Curiously there was a bounce in confidence however they noted the survey was just after the surprise win by the coalition and the RBA giving that clear sign they were going to cut rates last week. i.e. a short term sugar hit leaving NAB to observe “Forward-looking indicators suggest that the bounce in confidence is likely to be short-lived and that conditions are unlikely to turn around any time soon.”
Consumption is a major (around 57%) contributor to Australia’s GDP and this collapse in retail is therefore a major concern, together as an indicator of the general health of the economy. From NAB:
“This suggests that the consumer remains highly cautious with anything but spending on essentials because of ongoing slow income growth, high debt levels and possibly some concerns over falling house prices.”
Mr Oster did not want to “overemphasise” the doom and gloom in the sector, but said “readings of -27, which we’ve got in retail, is so grim”.

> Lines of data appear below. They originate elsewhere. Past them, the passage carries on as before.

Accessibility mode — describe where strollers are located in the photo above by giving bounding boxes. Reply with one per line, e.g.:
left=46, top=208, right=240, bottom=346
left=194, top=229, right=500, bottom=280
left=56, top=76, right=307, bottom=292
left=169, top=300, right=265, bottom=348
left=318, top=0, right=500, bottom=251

All eyes will be on the employment figures that come out today but no one is expecting any great news from it. The threat is they come in even weaker than expected, accelerating the fall in the AUD.
Trading View’s collation of technical calls has the AUD firmly in the SELL range with many calls for a retest of the 68c mark soon.
Maybe that is no coincidence either as we are seeing more and more signs of a ramp up of the currency wars we’ve witnessed since the GFC. Last night Trump got stuck into the (independent…) Fed again in the context of the Euro and other currencies being undervalued against his USD saying the Fed is “putting the U.S. at a big disadvantage. The Fed Interest rate way too high, added to ridiculous quantitative tightening! They don’t have a clue!”’
A weaker than expected inflation print helped his cause and yet he Tweeted it “a beautiful thing.” (though maybe just because it does help his cause of getting lower rates not because it lowers the cost of living…).
Either way, as we see the decline in global trade, countries are going to get more and more desperate to deflate their currencies to keep globally competitive. As Deutsche Bank noted last night:
“Global conditions are nicely set for what has colorfully been described as a ‘currency war’ or a currency race to ‘the bottom’"
Gold has always proven to be the best protection against falling currencies.